Yes, and it often boils down to that minimalist decision. This or that? What does God say? That is what we choose to do. Thanks for adding your thoughts here, Brittany!
I think, too, about Peter walking on water. When he began to fear, he took his eyes off of Jesus. Then he began to sink. But Jesus didn’t yell at him or mock him for his lack of faith. He reached out His hand and pulled Peter up. My prayer is that in the midst of any and all fear, I will keep my eyes on my Savior!
Yes! Keeping our eyes on the Savior can be so difficult when the waves splash above eye level! Then, we can hold out our hand, so he can drag us in. Life feels like it’s often spent in this posture. Thanks for sharing your thoughts, Emily!
How much of what we do and say is a reflection of our faith? I’d say lots. Our faith, our relationship with God, our understanding of His truth, it all determines our next steps, even our next thoughts. And our decisions…some of them are big – life changing. It’s so good to know we have a God who supports us, guides us, doesn’t quit on us. He is good.
I agree, Stephen.
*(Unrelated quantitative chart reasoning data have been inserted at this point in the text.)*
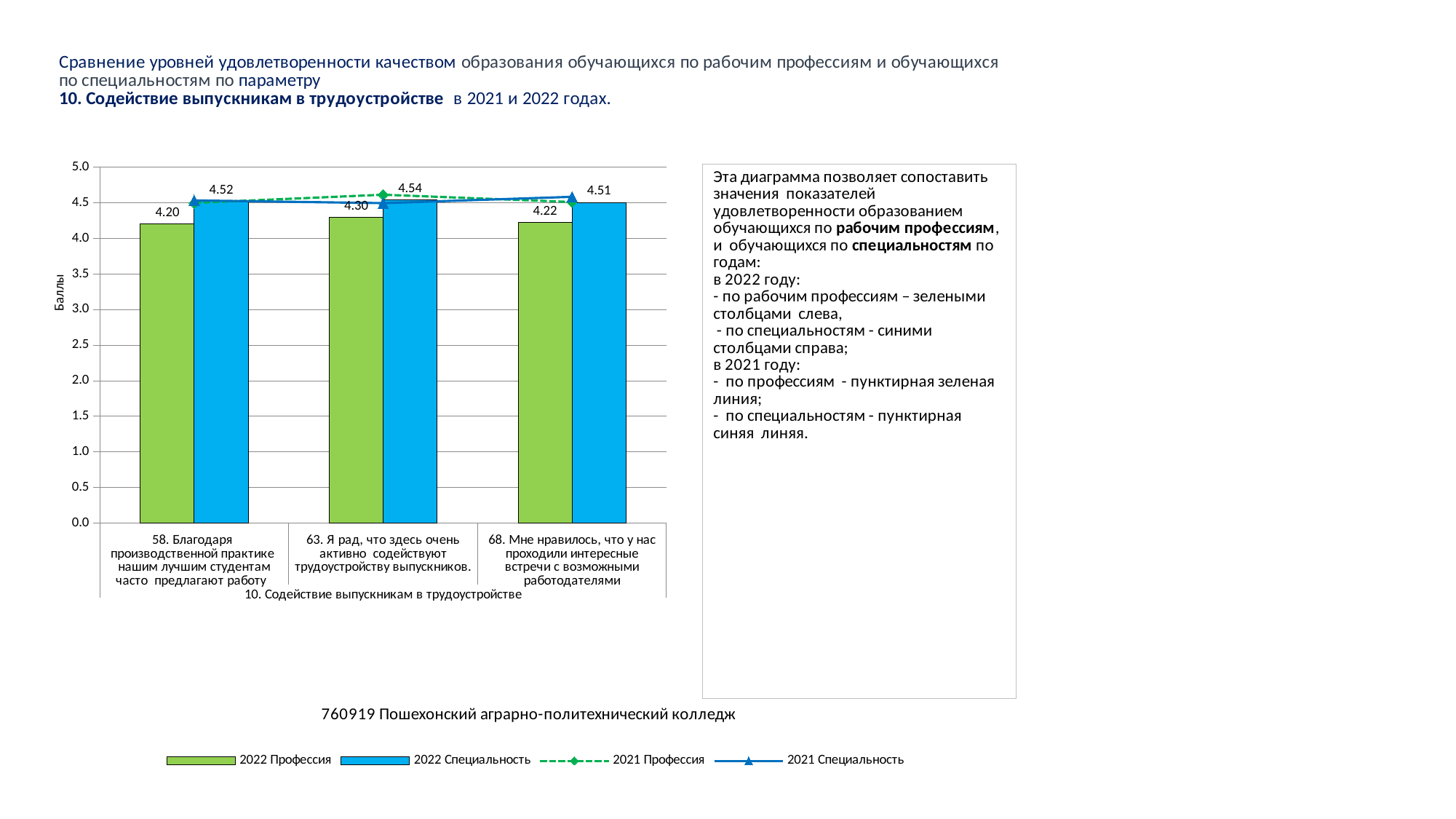
Which category has the lowest 2022 Профессия bar? 58. Благодаря производственной практике нашим лучшим студентам часто предлагают работу What is the value of the 2022 Профессия bar for category 68 (Мне нравилось, что у нас проходили интересные встречи с возможными работодателями)? 4.22 What is the difference between the 2022 Специальность and 2022 Профессия values for category 58? 0.32 For category 63, which is larger: the 2022 Профессия bar or the 2022 Специальность bar? 2022 Специальность What is the value of the 2022 Профессия bar for category 58 (Благодаря производственной практике нашим лучшим студентам часто предлагают работу)? 4.20 How many categories (questions) are shown on the x axis of the chart? 3 How many series does the chart legend list? 4 Is the 2022 Профессия value for category 58 greater or less than 4.5? less What is the label of the vertical axis of the chart? Баллы Which category has the highest 2022 Профессия bar? 63. Я рад, что здесь очень активно содействуют трудоустройству выпускников. What is the value of the 2022 Специальность bar for category 68? 4.51 What is the value of the 2022 Специальность bar for category 63 (Я рад, что здесь очень активно содействуют трудоустройству выпускников)? 4.54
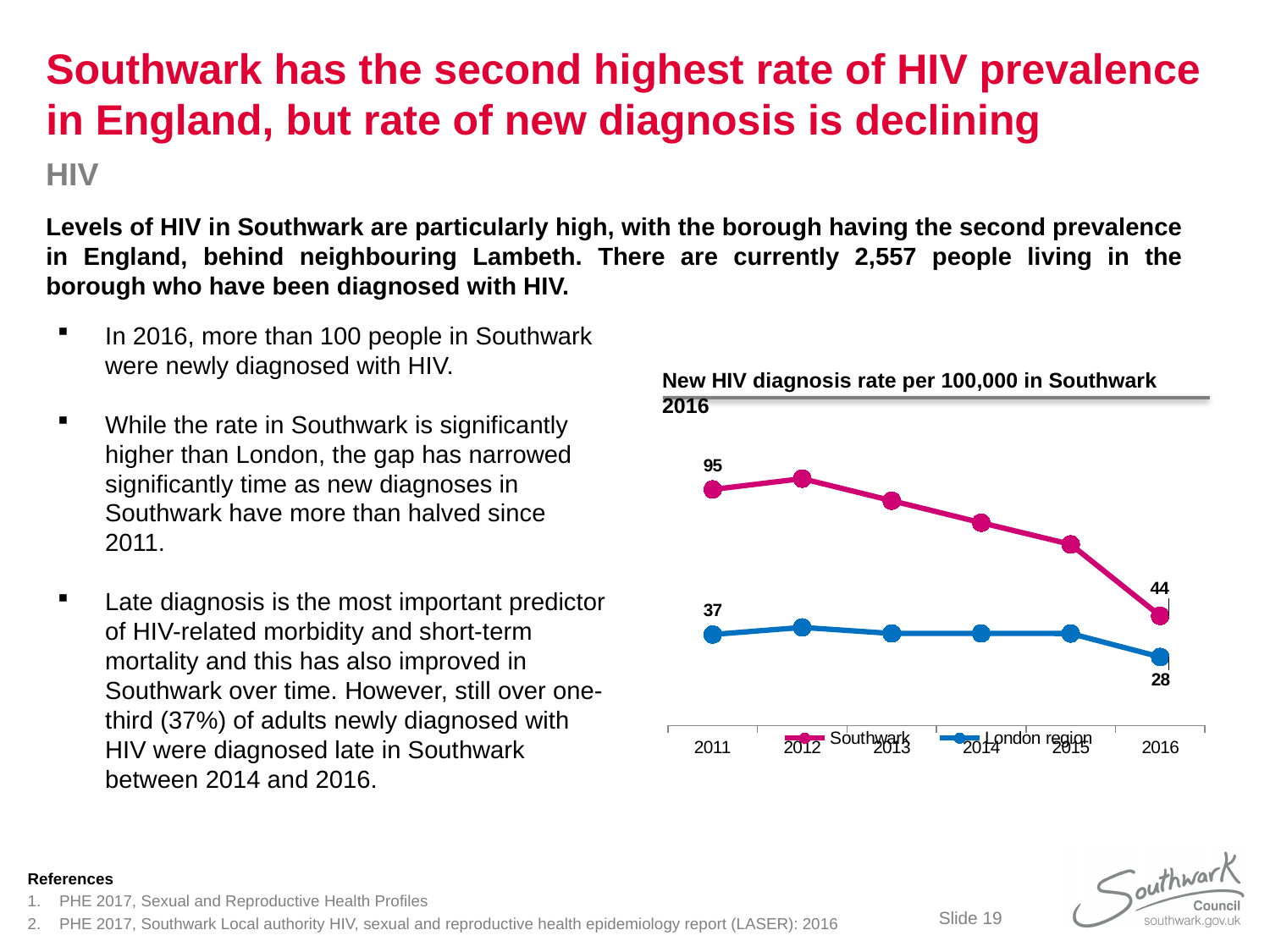
What was the new HIV diagnosis rate per 100,000 for Southwark in 2016? 44 By how much did the Southwark rate fall between 2011 and 2016? 51 Which two series are shown in the chart legend? Southwark and London region What type of chart is shown on the slide? line chart What is the difference between the Southwark and London region rates in 2016? 16 What was the new HIV diagnosis rate per 100,000 for the London region in 2011? 37 How many series does the chart legend list? 2 What was the new HIV diagnosis rate per 100,000 for Southwark in 2011? 95 How many years are plotted along the x axis of the chart? 6 Which series has the higher value in 2016, Southwark or London region? Southwark What was the new HIV diagnosis rate per 100,000 for the London region in 2016? 28 What is the title of the chart? New HIV diagnosis rate per 100,000 in Southwark 2016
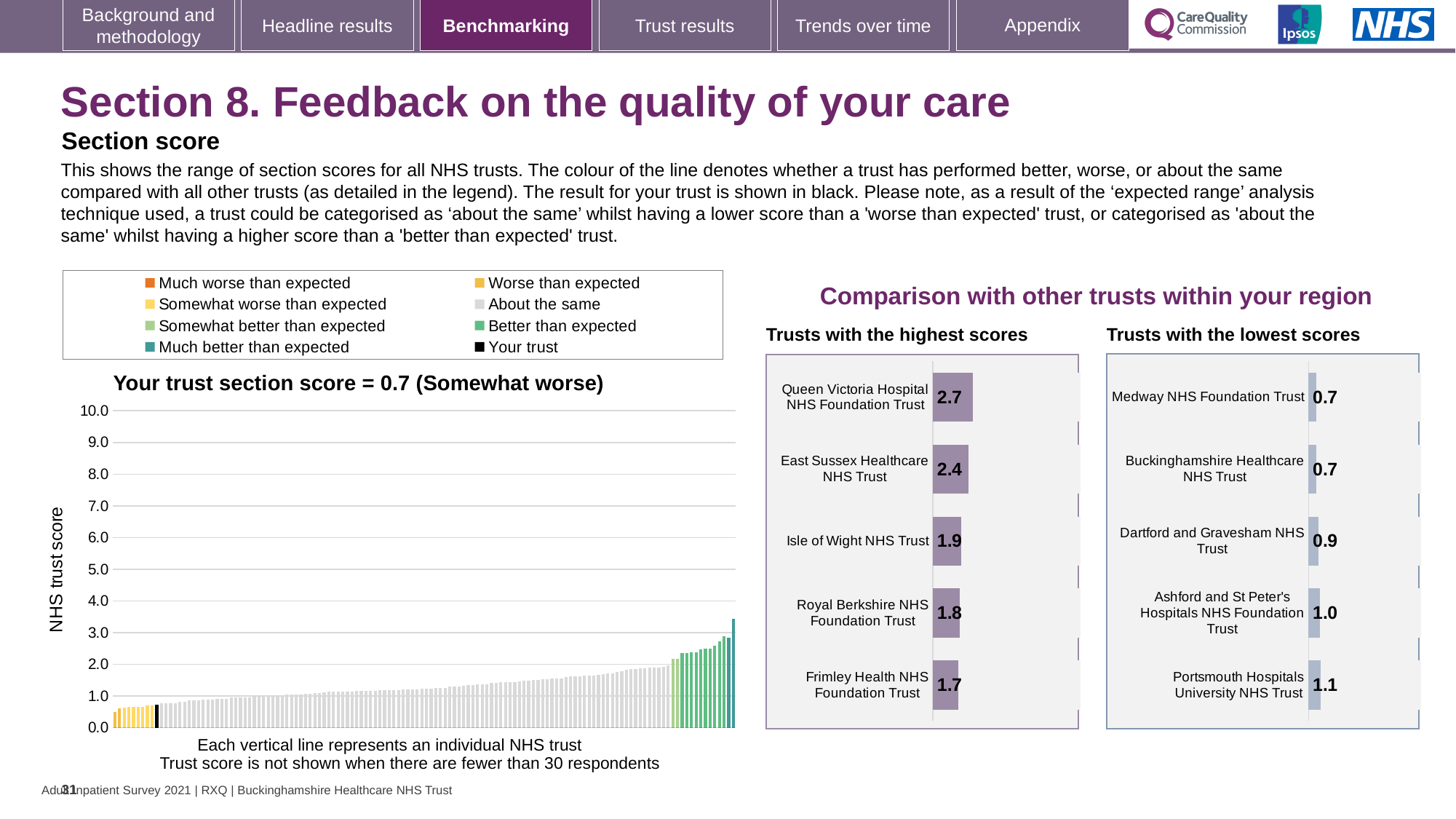
In the 'Your trust section score' chart, is the value of the tallest bar greater or less than 3.0? greater In the 'Trusts with the highest scores' chart, what is the score for Isle of Wight NHS Trust? 1.9 In the 'Your trust section score' chart, do the bar values rise or fall from left to right along the x axis? rise How many trusts are shown in the 'Trusts with the lowest scores' chart? 5 In the 'Trusts with the lowest scores' chart, which has the larger score: Dartford and Gravesham NHS Trust or Ashford and St Peter's Hospitals NHS Foundation Trust? Ashford and St Peter's Hospitals NHS Foundation Trust In the 'Your trust section score' chart, what is the section score for your trust? 0.7 In the 'Trusts with the lowest scores' chart, what is the score for Portsmouth Hospitals University NHS Trust? 1.1 In the 'Trusts with the highest scores' chart, what is the score for Queen Victoria Hospital NHS Foundation Trust? 2.7 In the 'Trusts with the highest scores' chart, what is the difference between the scores of Queen Victoria Hospital NHS Foundation Trust and East Sussex Healthcare NHS Trust? 0.3 How many entries does the legend above the 'Your trust section score' chart list? 8 In the 'Trusts with the lowest scores' chart, which trust has the highest score? Portsmouth Hospitals University NHS Trust In the 'Trusts with the highest scores' chart, which trust has the lowest score? Frimley Health NHS Foundation Trust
Our faith or lack of faith shows in so many ways — our quickness to seek and to trust the Lord, our prayer life, how quickly we turn toward the Lord during hard times, how tightly we hold onto his promises, how we mourn, our church attendance, etc. So many reactions and words and actions demonstrate our faith or lack thereof.
This is so honest and good. Believers do feel fear and doubt. We are human. It’s what comes next that matters. Can we yank our eyes back to the Lord and off the waves? The answer is we can and He helps us. I love your writing, Melinda!
Pam, thank you so much for your affirming words. Thank the Lord that we have him with us every moment of every day for all of our days! We need him every step along the way!
WOW….This was amazing….Melinda, I really am blown away by this post….felt like it was exactly for me…
Terri, thank you! I’m just writing my own experience, and since all trials and human experiences are common to all humans, I’m glad you could relate and that you found encouragement here!
You’re so right, Melinda, that we can control what we dwell on. God has encouraged me so often by placing scriptures in front of me telling me to Fear not. Our trials grow us into who He wants to make–or they make us bitter and hard, very unlike Him. Our choice.